Please see the sample Meeting application before drafting your application.
Choose one or more of the following goals. You can add or delete goals as needed.
- Organize a community project
- Recruit new editors
- What is the purpose of the meeting and why is it important to your community?
- To organize new community projects and start partnerships that will allow us further our mission in our country. It is important because we will not only start new projects, but we will also expand our community with new members in different cities.
- If applicable, what benefits have you seen from doing this kind of meeting in the past?
- Our first experience with WikiCafé Ecuador (which didn't require of a grant at the time, since we were testing this model of project where we didn't edit or teach how to edit at all, but tried to explain our mission to attendees) taugh us first that people are more interested in learning about how Wikipedia works if it's not in the environment of a talk or a workshop. This led to people participating and talking more about our project and our mission in their own social spaces.
- The first WikiCafé we had this year in Guayaquil had 30 attendees, and was one of the most successful ones. Thanks to this, we were able to connect with teachers and high-rank directives from educational institutions in this city, and our community started to grow. Two of the most important outcomes from this one were our workshop at Colegio Delta, in which we taught 20 teachers how to edit Wikipedia with very good results  , and our talk at Universidad de Guayaquil.
- In cities like Machala, they decided to go for a Wiki Takes Machala, which fits more the profile of the participants of the first WikiCafé: They were mostly amateur and professional photographers who wanted to contribute to Wikimedia projects with pictures of their city, and they did so.    In Riobamba, even though it was the city that had the less attendees, we got to meet passionate people to help us further our mission. Thanks to one of them we had the chance to talk in ESPOCH (Escuela Superior Politécnica del Chimborazo), which is the biggest university in the city and had 60 attendees to that talk, counting students and teachers.
- Cities like Quito and Cuenca went with editing workshops instead.
- How will you let participants know about the meeting?

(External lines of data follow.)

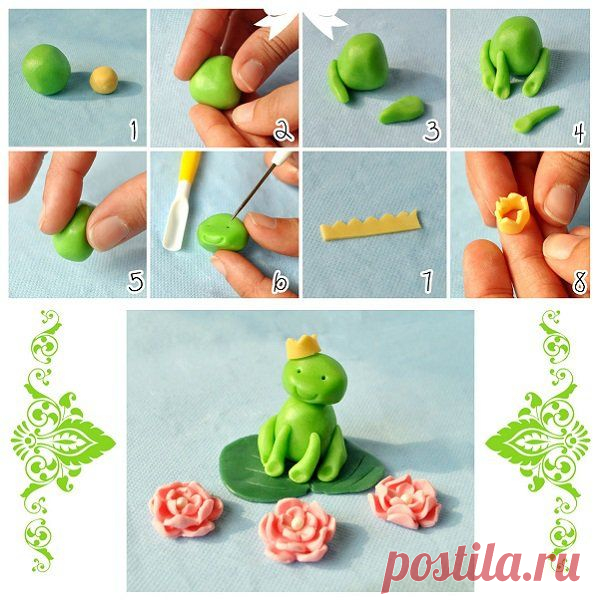 1
2
3
4
5
6
7
8
postila.ru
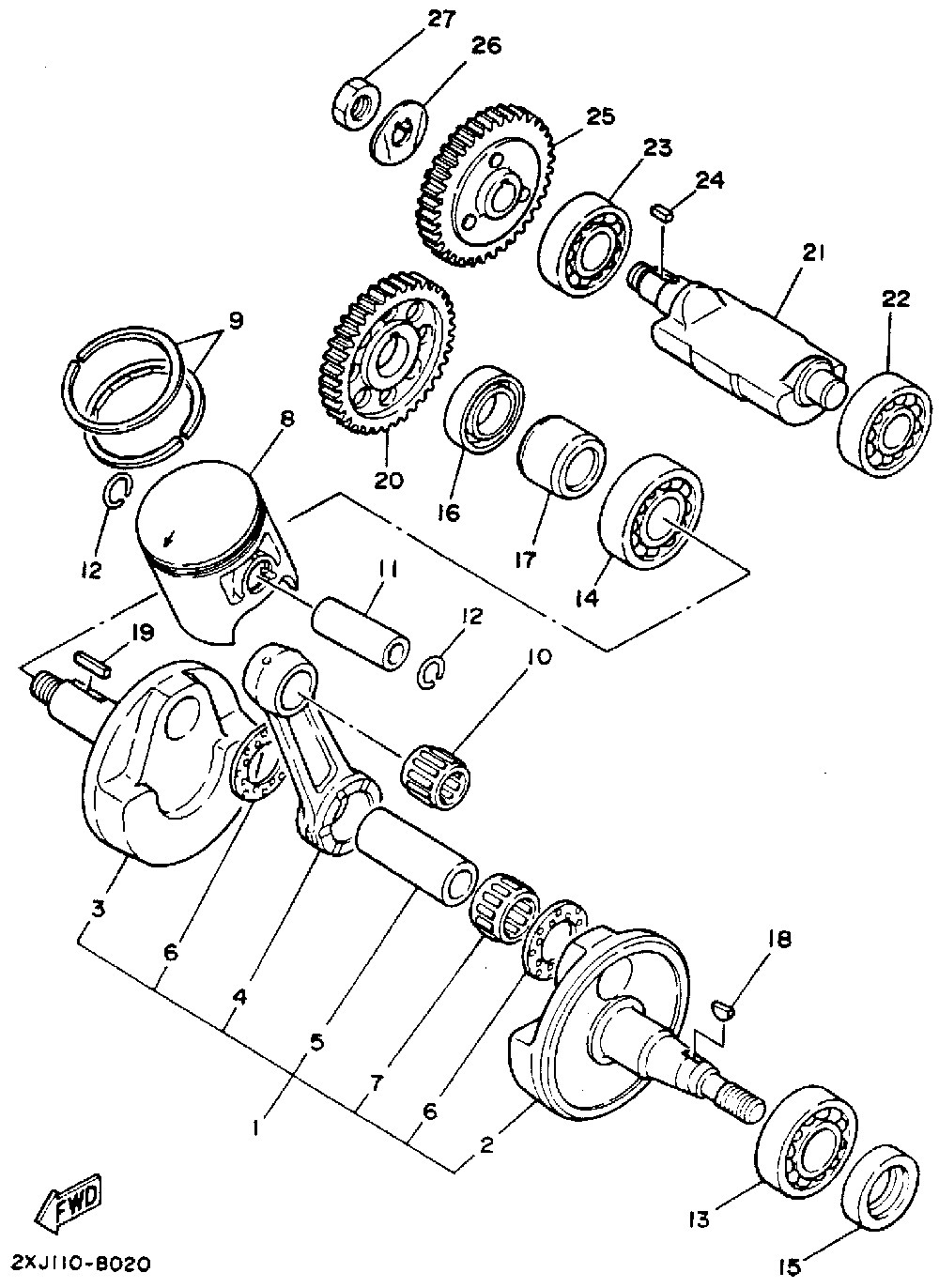 27
26
25
23
24
21
22
9
8
20
16
17
14
12
11
12
19
10
3
6
4
5
1
7
6
2
18
13
15
FWD
2XJ110-B020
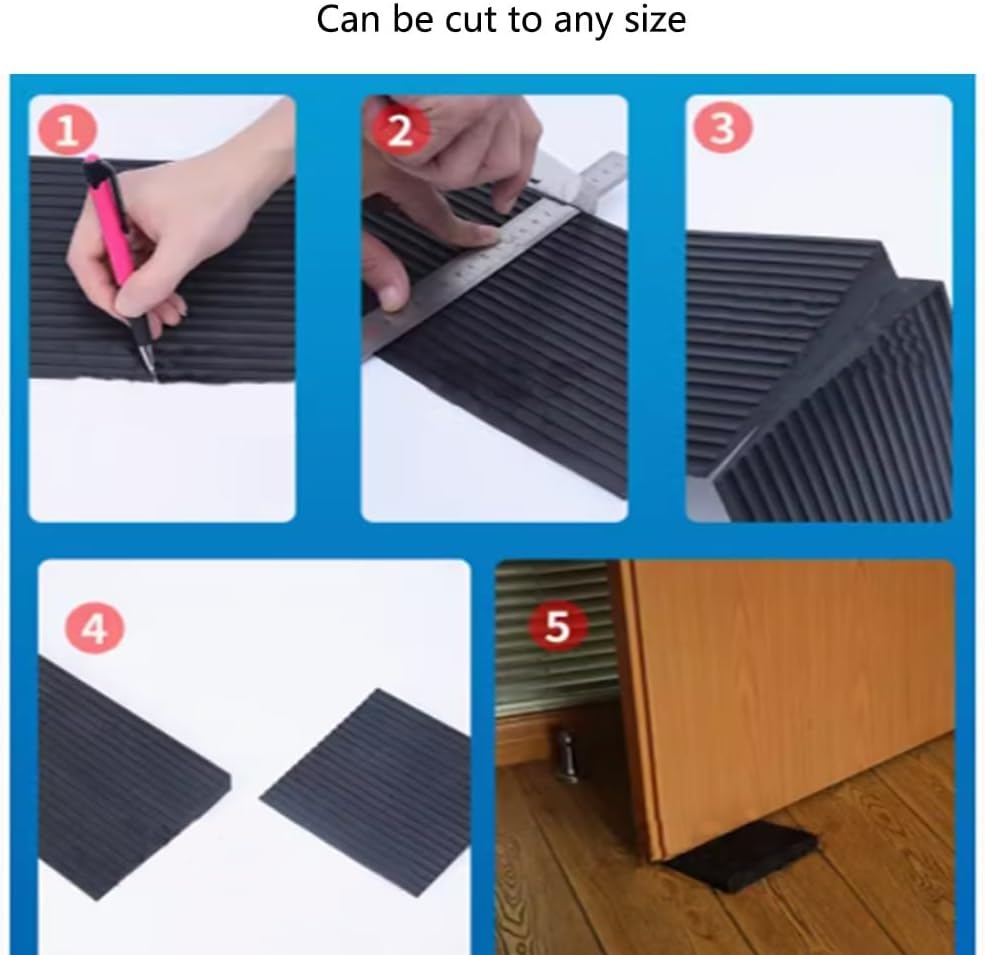 Can be cut to any size

1

2

3

4

5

- Potential participants will be invited by the people in their own cities. We have a team of ten people (two per city) that will spread the word around in their communities to invite them. Use of social media will be fundamental during this new round of WikiCafé Ecuador, and also we plan on using the Central Notice Banner again, since it was key to our communication the first round. CentralNotice/Request/WikiCafé Ecuador was the banner we first used for the first round.
- Also, our mailing list will be the main communication way to let people from our core group to be informed about the event.

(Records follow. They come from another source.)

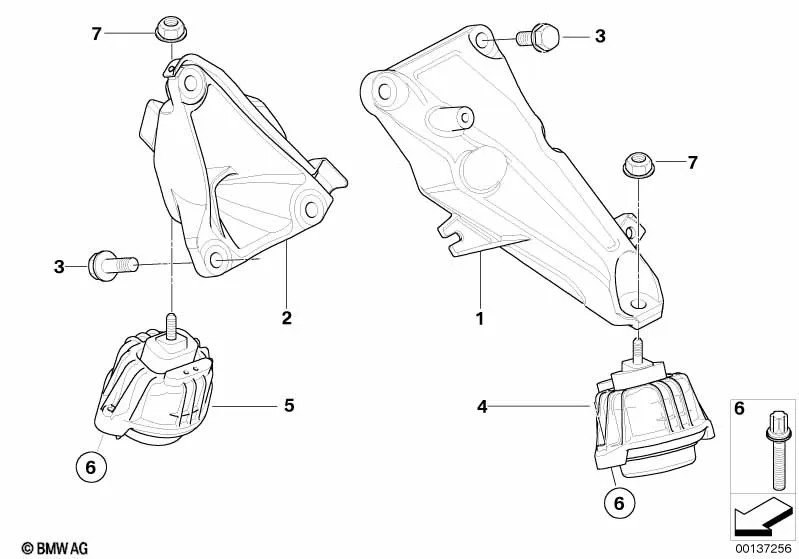 7
3
7
3
2
1
5
4
6
6
6
© BMW AG
00137256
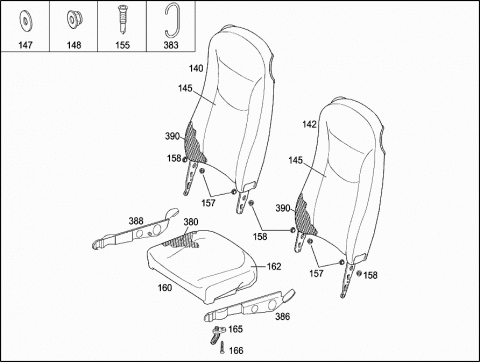 147 148 155 383

140
145
390
158
157
142
145
390
158
157
158
388
380
162
160
386
165
166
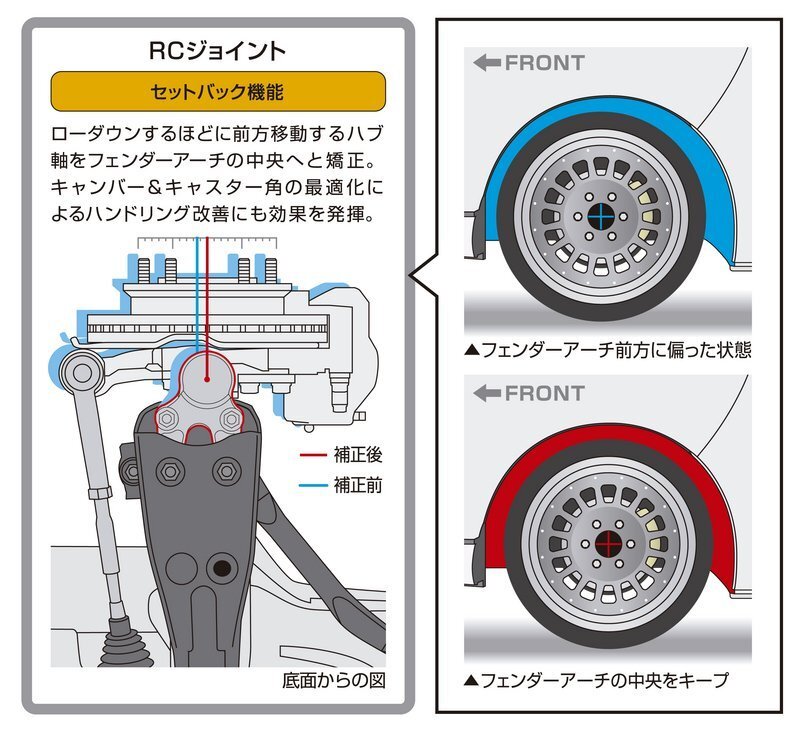 RCジョイント

セットバック機能

ローダウンするほどに前方移動するハブ軸をフェンダーアーチの中央へと矯正。キャンバー＆キャスター角の最適化によるハンドリング改善にも効果を発揮。

補正後
補正前

底面からの図

FRONT

▲フェンダーアーチ前方に偏った状態

FRONT

▲フェンダーアーチの中央をキープ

- How will you keep participants engaged after the meeting is over?
- One thing we learned about our first round of WikiCafé is that people love social media communication. To keep them engaged we created WhatsApp groups for each city and start discussion on topics like editing Wikipedia, projects people want to be a part of in their own cities and keep the conversation around Wikipedia topics. We collected their e-mails to add them to our mailing list and their cellphone numbers in a spreadsheet that was going around the table when we had our wikicafés.
- In this new round, we will do the same, and we are planning ahead about one or two possible events per city to have something to do after the WikiCafé is over.

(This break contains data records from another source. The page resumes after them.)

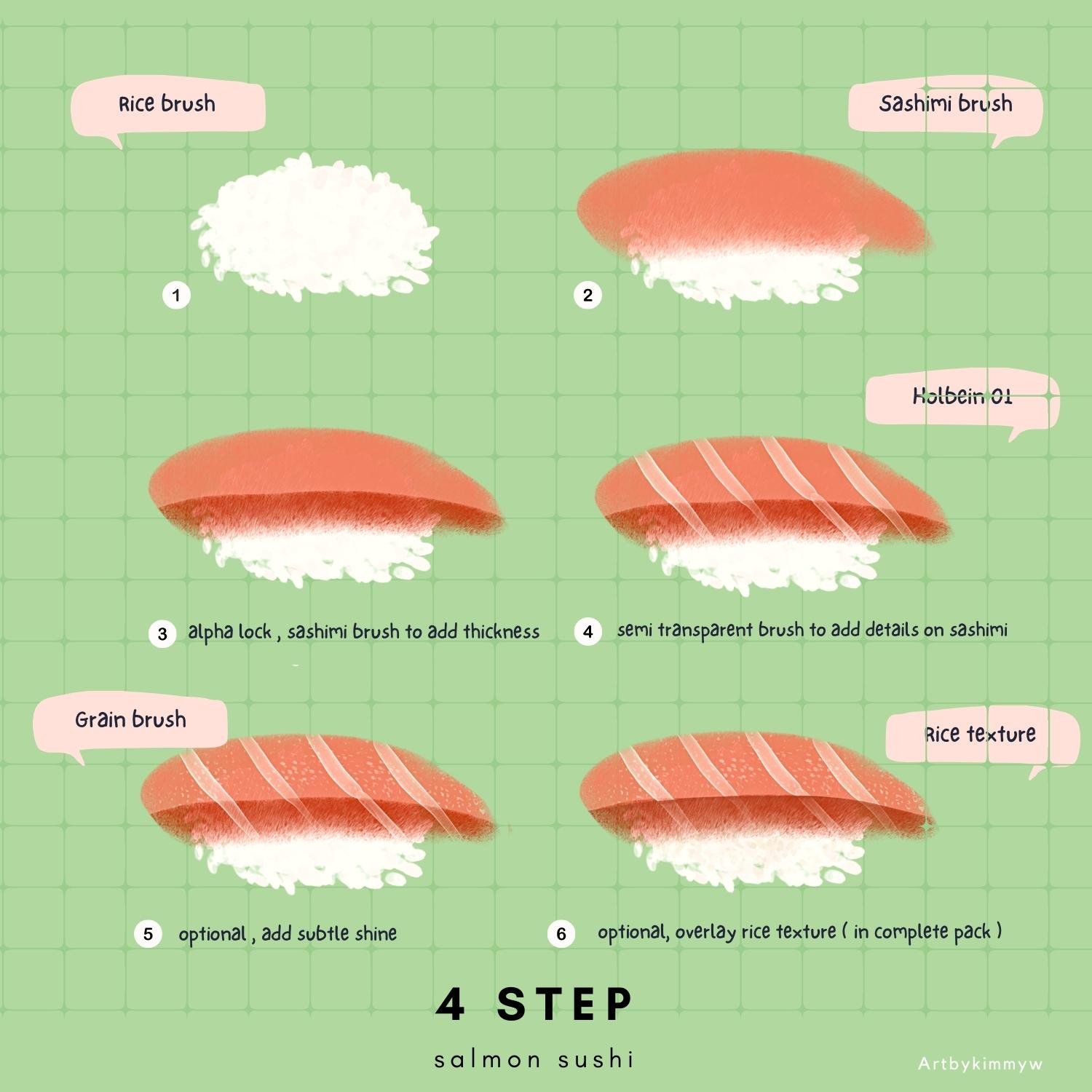 Rice brush

Sashimi brush

1

2

Holbein 01

3 alpha lock , sashimi brush to add thickness

4 semi transparent brush to add details on sashimi

Grain brush

Rice texture

5 optional , add subtle shine

6 optional, overlay rice texture ( in complete pack )

4 STEP

salmon sushi

Artbykimmyw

- Is there anything else you want to tell us about this project?
- This is the first grant we hope will be finally granted, and we are excited to do so with this project. Even though it seems like it has no impact at the first moment, we are proud to see our first five cities (Guayaquil, Machala, Riobamba, Cuenca and Quito) going on with their events and it's been amazing to have more volunteer engagement which was one of our first goals to improve this year, thanks to what we learned from international meet-ups like IberoConf and Wikimedia Conference.
- We think this time we will be able to explore a little more about what we can do as a team to reach out to new users and learn about the impact that user groups have on their communities, to translate that into Wikimedia projects' impact.
Note: In addition to your project-specific measures of success, you will also be asked to report on some Global Metrics at the end of your final report. Please keep this in mind as you plan, and we'll support you as you begin your project.
- Number of total participants: 60 (10 per event in each city)
- Number of people who will help organize the event: 10
- $30 USD per bus ticket (round-trip) to each city for 1 person x 6 cities in total = $180
- $3 for coffee and local delicacies per person x 30 = $90 x 6 = $540
- $100 for printing 500 flyers about Wikimedians of Ecuador for all the events = $100
- 10% of the pre-total budget for unforeseeable expenses = $82
Total: $902 USD
- Lucifer8k (talk) 16:50, 7 August 2018 (UTC) Support
- Sageo (talk) 18:43, 18 August 2018 (UTC) Support
- Jfbeltranr (talk) Support
- Ceancata (talk) 14:34, 22 August 2018 (UTC) Support
- Tanuyeiro (talk) 17:24, 22 August 2018 (UTC) Support because it will help us spread our mission around the country, and it will be great to see the emerging communities from these cities evolve and start projects on their own.